Start of Text to read

Helicopter Firefighting - The Essence of Helideck Safety
Helicopter firefighting is a specialist subject. It is very different to ship compartmental firefighting taught during STCW training and requires very different firefighting techniques. Helicopter firefighting has to be practiced physically and cannot be taught solely using PowerPoint. This is acknowledged by the MCA in its Large Yacht Helideck Safety Training Syllabus, which requires live helicopter fires to be extinguished. The MCA also demands that crew required to hold MCA Helicopter Landing Officer (HLO) or Helideck Assistant (HDA) qualifications, must have undertaken an approved helicopter firefighting course before they can perform their helideck duties on board.
A frequent statement heard in reply to being asked about helideck team responses to helideck fires is, ‘If there’s a helicopter fire, we’ll just initiate the helideck pop-up sprays’. These sprays appear to be seen as the initial response by many but they are not intended to be such. Helideck pop-up sprays are not the panacea for all helideck fires and should actually be the last resort, to be used when all other options have failed. Firstly, not all helidecks have pop-up sprays, so cannot be relied upon as a standard response. Secondly, some helicopter fires will be of a minor nature and covering the whole helicopter and helideck in spray would not be an appropriate response. But the main reason is that initiation of the sprays and covering the helicopter and helideck in foam will generally just paint everything white. On their own, pop-up sprays will not create the survivable conditions required to allow for the evacuation or extraction of trapped personnel. That is the job of the trained and qualified helideck firefighting team.

End of Text to read
Start of Entries provided

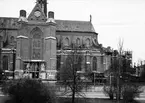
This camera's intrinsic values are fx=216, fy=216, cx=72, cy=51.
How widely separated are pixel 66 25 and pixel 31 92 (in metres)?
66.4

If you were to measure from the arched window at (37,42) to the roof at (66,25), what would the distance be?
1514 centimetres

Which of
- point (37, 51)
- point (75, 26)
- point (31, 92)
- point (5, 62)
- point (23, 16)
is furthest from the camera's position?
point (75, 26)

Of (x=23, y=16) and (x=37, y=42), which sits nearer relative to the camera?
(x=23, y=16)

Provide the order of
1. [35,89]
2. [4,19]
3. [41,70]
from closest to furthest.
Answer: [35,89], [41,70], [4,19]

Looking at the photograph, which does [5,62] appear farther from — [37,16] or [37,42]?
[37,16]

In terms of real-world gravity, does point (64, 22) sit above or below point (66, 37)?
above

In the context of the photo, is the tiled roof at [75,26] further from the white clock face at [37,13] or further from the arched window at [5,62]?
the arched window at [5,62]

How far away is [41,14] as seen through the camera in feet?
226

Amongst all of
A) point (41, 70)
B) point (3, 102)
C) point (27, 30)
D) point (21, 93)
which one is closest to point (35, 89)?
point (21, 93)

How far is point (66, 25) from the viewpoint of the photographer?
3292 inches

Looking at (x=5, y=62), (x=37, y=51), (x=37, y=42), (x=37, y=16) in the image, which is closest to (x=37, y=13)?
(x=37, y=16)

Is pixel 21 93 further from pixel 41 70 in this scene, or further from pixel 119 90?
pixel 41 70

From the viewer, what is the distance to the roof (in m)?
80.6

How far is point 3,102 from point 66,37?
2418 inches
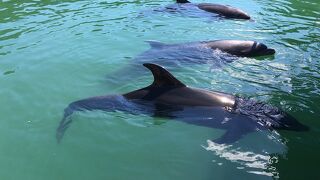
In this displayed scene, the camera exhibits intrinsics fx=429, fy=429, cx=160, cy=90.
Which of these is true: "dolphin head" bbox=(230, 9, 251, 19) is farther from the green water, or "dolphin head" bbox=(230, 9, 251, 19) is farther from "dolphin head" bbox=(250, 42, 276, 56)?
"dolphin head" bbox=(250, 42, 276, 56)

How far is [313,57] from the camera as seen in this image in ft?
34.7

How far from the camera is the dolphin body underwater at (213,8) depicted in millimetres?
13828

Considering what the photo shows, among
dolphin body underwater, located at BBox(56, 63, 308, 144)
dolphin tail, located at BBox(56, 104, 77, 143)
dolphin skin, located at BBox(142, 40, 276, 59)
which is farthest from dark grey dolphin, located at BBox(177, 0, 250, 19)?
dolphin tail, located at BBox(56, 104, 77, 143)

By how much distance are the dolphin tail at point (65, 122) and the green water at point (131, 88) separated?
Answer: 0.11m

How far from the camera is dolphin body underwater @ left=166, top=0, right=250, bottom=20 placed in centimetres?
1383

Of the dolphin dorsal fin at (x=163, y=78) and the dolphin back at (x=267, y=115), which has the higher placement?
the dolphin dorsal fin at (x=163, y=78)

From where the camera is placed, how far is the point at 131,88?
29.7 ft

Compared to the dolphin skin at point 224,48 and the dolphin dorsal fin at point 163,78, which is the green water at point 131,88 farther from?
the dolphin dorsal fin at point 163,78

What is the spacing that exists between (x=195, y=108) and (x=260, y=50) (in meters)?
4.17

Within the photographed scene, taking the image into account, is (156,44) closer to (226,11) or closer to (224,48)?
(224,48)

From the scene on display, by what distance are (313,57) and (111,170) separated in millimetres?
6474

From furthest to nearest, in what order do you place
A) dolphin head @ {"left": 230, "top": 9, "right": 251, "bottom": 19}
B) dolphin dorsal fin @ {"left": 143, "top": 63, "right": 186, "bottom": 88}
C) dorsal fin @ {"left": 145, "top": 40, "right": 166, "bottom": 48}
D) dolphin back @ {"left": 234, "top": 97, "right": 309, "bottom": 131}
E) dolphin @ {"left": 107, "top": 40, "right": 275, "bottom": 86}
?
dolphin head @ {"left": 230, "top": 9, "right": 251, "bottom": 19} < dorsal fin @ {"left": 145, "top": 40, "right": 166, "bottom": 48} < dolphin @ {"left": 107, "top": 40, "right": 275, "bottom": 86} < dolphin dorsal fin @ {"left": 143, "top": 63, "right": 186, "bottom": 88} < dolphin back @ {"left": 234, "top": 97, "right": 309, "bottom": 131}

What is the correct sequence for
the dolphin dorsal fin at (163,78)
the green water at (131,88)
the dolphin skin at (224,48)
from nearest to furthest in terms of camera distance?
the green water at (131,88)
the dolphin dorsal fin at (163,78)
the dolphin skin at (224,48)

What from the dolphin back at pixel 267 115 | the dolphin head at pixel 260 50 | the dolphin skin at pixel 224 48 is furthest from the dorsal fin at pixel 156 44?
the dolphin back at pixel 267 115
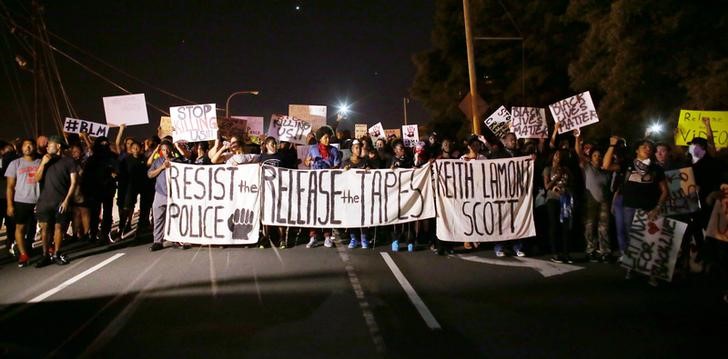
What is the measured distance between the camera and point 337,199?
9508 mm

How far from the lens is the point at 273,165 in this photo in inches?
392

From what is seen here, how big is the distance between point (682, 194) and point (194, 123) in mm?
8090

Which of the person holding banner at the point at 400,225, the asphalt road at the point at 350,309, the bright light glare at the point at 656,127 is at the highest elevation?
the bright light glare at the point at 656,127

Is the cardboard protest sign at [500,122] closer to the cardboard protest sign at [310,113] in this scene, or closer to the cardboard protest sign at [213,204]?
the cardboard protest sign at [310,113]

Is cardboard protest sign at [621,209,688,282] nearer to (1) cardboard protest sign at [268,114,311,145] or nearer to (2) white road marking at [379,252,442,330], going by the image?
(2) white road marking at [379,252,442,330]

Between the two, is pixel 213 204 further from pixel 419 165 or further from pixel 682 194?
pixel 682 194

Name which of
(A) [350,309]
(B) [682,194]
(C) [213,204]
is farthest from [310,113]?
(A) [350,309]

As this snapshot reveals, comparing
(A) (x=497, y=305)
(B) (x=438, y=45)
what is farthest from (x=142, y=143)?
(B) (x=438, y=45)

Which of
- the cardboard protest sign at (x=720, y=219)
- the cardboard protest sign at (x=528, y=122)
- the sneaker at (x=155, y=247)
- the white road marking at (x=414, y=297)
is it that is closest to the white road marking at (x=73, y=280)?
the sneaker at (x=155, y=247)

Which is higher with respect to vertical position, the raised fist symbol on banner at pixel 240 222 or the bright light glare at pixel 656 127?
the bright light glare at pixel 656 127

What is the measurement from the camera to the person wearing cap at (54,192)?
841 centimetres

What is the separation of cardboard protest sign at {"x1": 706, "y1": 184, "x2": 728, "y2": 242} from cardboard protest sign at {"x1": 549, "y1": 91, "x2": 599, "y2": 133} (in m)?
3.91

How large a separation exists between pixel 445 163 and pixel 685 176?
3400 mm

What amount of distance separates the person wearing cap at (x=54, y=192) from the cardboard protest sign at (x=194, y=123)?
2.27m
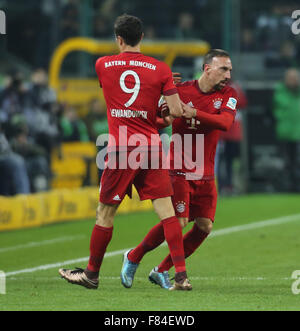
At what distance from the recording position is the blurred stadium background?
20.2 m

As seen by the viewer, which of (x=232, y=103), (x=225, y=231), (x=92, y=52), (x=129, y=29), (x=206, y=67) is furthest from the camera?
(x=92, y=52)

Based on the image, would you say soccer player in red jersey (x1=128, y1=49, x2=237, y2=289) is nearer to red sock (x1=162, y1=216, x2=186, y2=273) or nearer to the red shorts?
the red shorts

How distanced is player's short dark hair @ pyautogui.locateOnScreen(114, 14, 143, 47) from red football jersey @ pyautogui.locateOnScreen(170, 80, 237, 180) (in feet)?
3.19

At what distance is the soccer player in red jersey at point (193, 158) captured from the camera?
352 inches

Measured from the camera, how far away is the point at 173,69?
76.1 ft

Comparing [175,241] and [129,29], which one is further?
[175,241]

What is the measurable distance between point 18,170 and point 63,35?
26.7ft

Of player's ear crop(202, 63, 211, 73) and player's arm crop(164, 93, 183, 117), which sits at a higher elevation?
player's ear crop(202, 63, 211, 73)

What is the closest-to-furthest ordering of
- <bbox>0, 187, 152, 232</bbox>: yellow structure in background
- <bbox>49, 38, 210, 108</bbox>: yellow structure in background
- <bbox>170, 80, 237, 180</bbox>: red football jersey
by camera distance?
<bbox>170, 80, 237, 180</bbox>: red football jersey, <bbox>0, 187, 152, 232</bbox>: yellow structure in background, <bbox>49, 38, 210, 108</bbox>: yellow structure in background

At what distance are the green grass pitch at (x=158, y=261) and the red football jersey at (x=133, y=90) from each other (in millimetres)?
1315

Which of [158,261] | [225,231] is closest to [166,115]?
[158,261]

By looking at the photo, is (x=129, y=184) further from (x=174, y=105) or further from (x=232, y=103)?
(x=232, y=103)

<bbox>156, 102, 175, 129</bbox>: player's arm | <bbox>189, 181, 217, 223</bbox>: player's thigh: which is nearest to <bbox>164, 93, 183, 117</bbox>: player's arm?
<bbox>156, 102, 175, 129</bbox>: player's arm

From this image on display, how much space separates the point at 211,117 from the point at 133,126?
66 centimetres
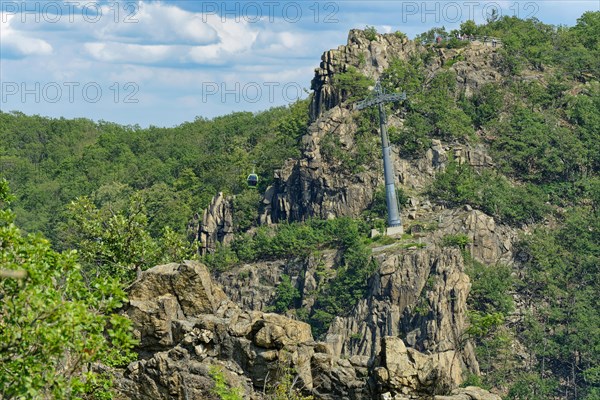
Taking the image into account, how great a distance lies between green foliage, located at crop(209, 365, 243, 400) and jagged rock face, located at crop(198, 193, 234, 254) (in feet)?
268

End of Entries provided

Decide whether each statement below agrees with the helicopter firefighting text, answering yes or no and quoting the text's deciding words. 1. Helicopter firefighting can be taught entirely with PowerPoint. 2. Every helideck has pop-up sprays. 3. The MCA's Large Yacht Helideck Safety Training Syllabus requires live helicopter fires to be extinguished.

1. No: "cannot be taught solely using PowerPoint."
2. No: "not all helidecks have pop-up sprays"
3. Yes: "which requires live helicopter fires to be extinguished"